(Aim of the task) Write the next part of the text on AI customer support for ecommerce, picking up directly after its final list item.

We format this as labelled sections rather than raw JSON, because both Claude and Gemini produce more accurate responses when context is human-readable rather than deeply nested objects.

One critical design decision: we never let the model guess a tracking number. Tracking numbers are injected from the database or not included at all. This eliminates one of the most dangerous hallucination vectors in ecommerce AI — fabricating a plausible-looking reference that leads nowhere.

Multi-Provider Support: Claude and Gemini

Our Claude AI integration and Gemini AI ecommerce support run side by side in production. This was not an ideological choice. It was pragmatic.

Redundancy. API outages happen. When one provider is down, we fail over automatically. Our provider interface checks response latency and error rates on a rolling window and switches if a threshold is breached.

Cost. For straightforward "where is my order" queries, Gemini's lighter models are cost-effective. For nuanced disputes or complex return scenarios, Claude's reasoning produces better outcomes. We route based on message complexity, estimated from token count and the presence of certain keywords (e.g., "refund", "damaged", "legal").

Speed. Gemini's flash models return faster on simple queries. Claude is more deliberate but handles multi-step reasoning with fewer errors. For a customer asking about a delayed international parcel with a customs hold, Claude's structured thinking produces a more accurate and empathetic response.

The provider abstraction is thin — roughly 200 lines. Each module exposes the same interface: generateResponse(systemPrompt, messages, tools). The routing logic sits above it and is easy to adjust as pricing and capabilities evolve.

Tool Calling: AI That Actually Does Things

This is what transforms the system from a smart auto-responder into a genuine AI agent. Both Claude and Gemini support tool calling, where the model can request that your application execute a specific function.

We expose a curated set of tools:

  • updateShippingAddress — modifies the delivery address on an undispatched order.
  • initiateReturn — creates a return authorisation and generates a return label.
  • issueRefund — processes a partial or full refund within policy limits.

Source records
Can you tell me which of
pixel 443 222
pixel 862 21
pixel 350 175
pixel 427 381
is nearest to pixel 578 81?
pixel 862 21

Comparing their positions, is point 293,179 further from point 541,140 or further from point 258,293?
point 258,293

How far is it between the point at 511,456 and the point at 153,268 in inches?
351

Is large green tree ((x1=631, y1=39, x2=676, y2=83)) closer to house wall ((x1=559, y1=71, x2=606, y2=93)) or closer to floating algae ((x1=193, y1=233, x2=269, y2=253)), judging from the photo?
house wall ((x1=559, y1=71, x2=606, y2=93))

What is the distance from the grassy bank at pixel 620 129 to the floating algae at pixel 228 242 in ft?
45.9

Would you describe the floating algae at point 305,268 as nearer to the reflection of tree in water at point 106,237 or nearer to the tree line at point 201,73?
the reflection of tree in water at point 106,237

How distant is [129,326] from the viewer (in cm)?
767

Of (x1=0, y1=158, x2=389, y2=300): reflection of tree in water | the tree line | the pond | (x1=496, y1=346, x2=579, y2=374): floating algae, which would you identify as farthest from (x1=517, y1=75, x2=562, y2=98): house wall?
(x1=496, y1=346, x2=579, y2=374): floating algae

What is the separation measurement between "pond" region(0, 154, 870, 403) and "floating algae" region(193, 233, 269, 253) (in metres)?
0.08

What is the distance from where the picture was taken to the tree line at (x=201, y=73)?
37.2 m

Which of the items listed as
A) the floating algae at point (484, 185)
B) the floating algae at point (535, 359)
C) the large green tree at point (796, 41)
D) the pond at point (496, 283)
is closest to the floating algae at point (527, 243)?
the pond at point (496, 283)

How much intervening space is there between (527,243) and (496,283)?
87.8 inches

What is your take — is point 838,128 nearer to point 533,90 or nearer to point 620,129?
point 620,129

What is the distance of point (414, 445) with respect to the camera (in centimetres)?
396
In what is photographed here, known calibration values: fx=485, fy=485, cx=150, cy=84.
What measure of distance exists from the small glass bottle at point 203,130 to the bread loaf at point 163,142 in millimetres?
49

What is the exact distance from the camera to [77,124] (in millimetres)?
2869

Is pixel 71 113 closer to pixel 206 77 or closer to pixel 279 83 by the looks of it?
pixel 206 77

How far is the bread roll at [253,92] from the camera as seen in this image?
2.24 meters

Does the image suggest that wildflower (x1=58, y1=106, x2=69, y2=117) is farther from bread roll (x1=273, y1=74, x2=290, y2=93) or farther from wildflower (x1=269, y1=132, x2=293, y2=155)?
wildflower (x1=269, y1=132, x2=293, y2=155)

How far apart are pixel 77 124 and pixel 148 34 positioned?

--

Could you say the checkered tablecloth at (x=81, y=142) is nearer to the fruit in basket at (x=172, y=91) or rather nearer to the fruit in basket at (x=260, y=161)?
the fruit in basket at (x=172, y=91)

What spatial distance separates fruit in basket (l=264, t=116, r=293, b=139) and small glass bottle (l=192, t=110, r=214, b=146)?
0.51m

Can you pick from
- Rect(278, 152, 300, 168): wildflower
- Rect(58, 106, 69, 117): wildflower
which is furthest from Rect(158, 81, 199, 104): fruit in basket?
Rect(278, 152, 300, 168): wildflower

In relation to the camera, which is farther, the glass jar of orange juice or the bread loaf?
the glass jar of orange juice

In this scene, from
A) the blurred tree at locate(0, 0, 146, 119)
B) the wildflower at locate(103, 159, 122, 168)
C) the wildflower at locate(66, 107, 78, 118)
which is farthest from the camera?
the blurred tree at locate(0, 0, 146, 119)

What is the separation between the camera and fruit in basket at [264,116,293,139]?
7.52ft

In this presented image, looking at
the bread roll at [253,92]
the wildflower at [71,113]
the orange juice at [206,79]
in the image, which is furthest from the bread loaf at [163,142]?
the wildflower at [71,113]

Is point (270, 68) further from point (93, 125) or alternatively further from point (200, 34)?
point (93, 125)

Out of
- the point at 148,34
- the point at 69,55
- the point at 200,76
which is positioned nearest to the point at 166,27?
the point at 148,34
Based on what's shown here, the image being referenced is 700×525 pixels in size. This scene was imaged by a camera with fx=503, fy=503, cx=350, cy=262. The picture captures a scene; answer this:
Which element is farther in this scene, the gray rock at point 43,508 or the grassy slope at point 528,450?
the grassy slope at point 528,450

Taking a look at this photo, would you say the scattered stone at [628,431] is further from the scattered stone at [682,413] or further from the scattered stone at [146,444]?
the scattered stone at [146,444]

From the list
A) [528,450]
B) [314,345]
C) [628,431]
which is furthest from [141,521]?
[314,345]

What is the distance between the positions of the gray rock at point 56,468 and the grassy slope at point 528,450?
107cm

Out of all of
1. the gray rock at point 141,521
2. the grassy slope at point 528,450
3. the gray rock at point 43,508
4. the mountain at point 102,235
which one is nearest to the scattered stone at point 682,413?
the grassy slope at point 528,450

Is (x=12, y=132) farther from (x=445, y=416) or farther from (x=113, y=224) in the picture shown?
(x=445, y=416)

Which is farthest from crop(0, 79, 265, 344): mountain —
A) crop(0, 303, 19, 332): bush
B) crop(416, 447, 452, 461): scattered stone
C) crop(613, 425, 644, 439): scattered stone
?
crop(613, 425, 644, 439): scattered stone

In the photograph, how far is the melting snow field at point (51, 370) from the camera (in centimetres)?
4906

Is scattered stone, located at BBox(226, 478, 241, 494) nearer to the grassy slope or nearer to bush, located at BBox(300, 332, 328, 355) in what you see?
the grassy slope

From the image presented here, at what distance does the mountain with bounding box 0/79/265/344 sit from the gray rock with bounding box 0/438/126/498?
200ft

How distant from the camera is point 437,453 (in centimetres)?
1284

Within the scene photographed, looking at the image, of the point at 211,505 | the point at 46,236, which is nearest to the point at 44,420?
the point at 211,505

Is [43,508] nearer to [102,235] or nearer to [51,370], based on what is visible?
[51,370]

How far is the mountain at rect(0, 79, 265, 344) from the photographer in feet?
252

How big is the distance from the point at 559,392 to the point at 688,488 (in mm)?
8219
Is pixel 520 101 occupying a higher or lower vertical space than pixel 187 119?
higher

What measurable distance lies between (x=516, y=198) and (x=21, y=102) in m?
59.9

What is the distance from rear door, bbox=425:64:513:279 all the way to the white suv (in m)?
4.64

(Answer to the exercise)
  • escalateToHuman — flags the conversation for manual review.
  • lookupAlternativeProduct — searches stock for a similar item if the original is unavailable.

Each tool has strict parameter validation and business rule checks server-side. The AI cannot issue a refund exceeding the order value. It cannot change an address on a dispatched parcel. These guardrails are enforced in code, not in the prompt. Prompts can be jailbroken; server-side validation cannot.

The tool-calling pattern also creates a clean audit trail. Every action is logged with the full tool call payload, the model's reasoning, and the outcome.

Channel Integration: One Pipeline, Many Channels

Multichannel is core to WMS 360. Our users sell on eBay, Amazon, Shopify, WooCommerce, and their own webstores. Messages arrive through eBay's messaging API, Shopify's chat widget, and email via Zoho Mail.

Each channel has an inbound adapter that normalises messages into a common format: sender identity, message body, associated order, and channel metadata. This normalised message is what hits the RabbitMQ queue.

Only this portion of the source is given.